In August 1934 officials of the health and game departments of Maine urged that aid be given in controlling an outbreak of rabies near Farmington. The Biological Survey’s expert learned that the trouble was localized in a largely wooded farming section, not over 8 miles in diameter, where 10 foxes with evidence of rabies had been killed since March. One boy, 3 cows, and 4 dogs were known to have been bitten by the foxes, and 2 of the cows had died. A rapid spread of the disease among the numerous large and small wild animals was threatened, but acting on the Bureau’s recommendation the State game department immediately employed 10 trappers to remove the possible carriers from the locality. By October 1 these men had taken 162 foxes, 107 raccoons, 510 skunks, 117 porcupines, 9 minks, 67 woodchucks, and numerous squirrels, muskrats, weasels, and vagrant cats. This action brought the situation under control.

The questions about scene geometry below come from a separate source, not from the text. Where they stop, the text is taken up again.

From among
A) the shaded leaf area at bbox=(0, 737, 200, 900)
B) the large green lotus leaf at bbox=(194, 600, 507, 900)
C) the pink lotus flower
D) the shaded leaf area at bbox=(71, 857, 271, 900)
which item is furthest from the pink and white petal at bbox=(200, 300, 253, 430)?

Bubonic plague has long been prevalent among ground squirrels in California, but Federal and State health and agricultural officials have cooperated in controlling these rodents about resorts, campgrounds, and other places frequented by people, and the human cases have been exceptionally few. It has been definitely demonstrated in California that systematic, intensive rodent-control campaigns must be carried on each year if the health and welfare of the State are to be protected, and recent control work made possible by E. C. W. and P. W. A. allotments has thus been of great benefit.
Disease control, in addition to its importance to public health and man’s economic interests, is part of wildlife management. Tularemia epizootics, for instance, have virtually wiped out cottontail rabbits over large areas, and muskrats, gray foxes, quail, and grouse have been affected with this disease, which has caused widespread alarm among hunters and trappers and reduced the sale of hunting licenses.